====== PROVIDED ENTRIES ======

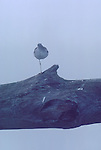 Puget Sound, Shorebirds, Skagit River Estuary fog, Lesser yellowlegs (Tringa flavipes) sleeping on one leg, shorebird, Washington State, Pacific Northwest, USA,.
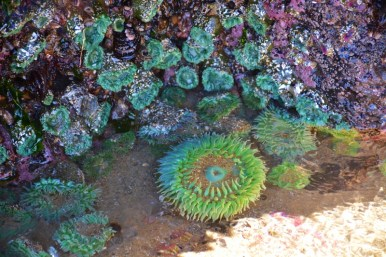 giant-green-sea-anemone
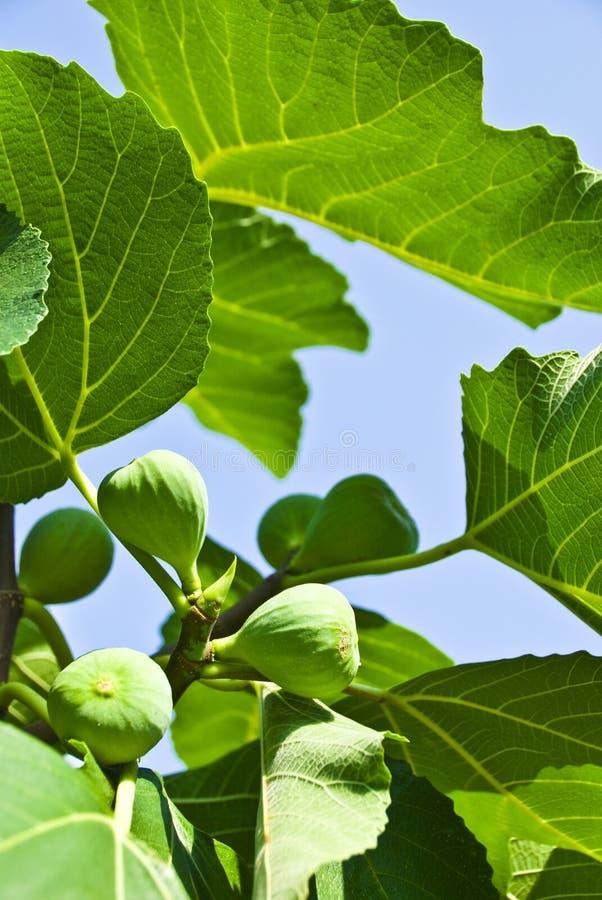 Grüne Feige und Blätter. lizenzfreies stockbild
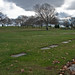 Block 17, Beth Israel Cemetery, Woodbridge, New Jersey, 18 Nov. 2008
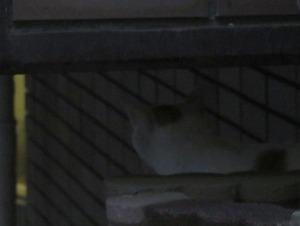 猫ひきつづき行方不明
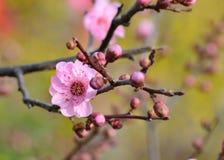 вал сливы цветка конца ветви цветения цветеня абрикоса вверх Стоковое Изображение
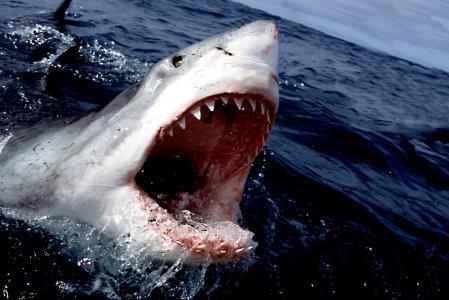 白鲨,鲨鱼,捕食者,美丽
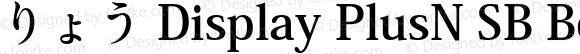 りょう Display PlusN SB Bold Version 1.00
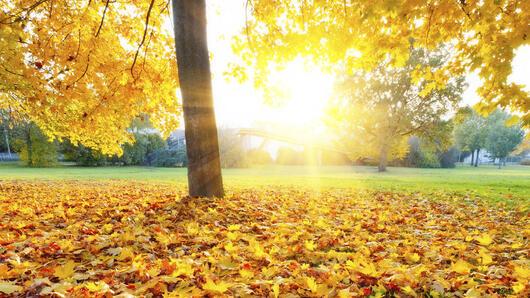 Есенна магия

======

» DIRECTIONS
Print out the complete listing above exactly, dropping each image.

» RESPONSE FOR THIS EXERCISE
 Puget Sound, Shorebirds, Skagit River Estuary fog, Lesser yellowlegs (Tringa flavipes) sleeping on one leg, shorebird, Washington State, Pacific Northwest, USA,.
 giant-green-sea-anemone
 Grüne Feige und Blätter. lizenzfreies stockbild
 Block 17, Beth Israel Cemetery, Woodbridge, New Jersey, 18 Nov. 2008
 猫ひきつづき行方不明
 вал сливы цветка конца ветви цветения цветеня абрикоса вверх Стоковое Изображение
 白鲨,鲨鱼,捕食者,美丽
 りょう Display PlusN SB Bold Version 1.00
 Есенна магия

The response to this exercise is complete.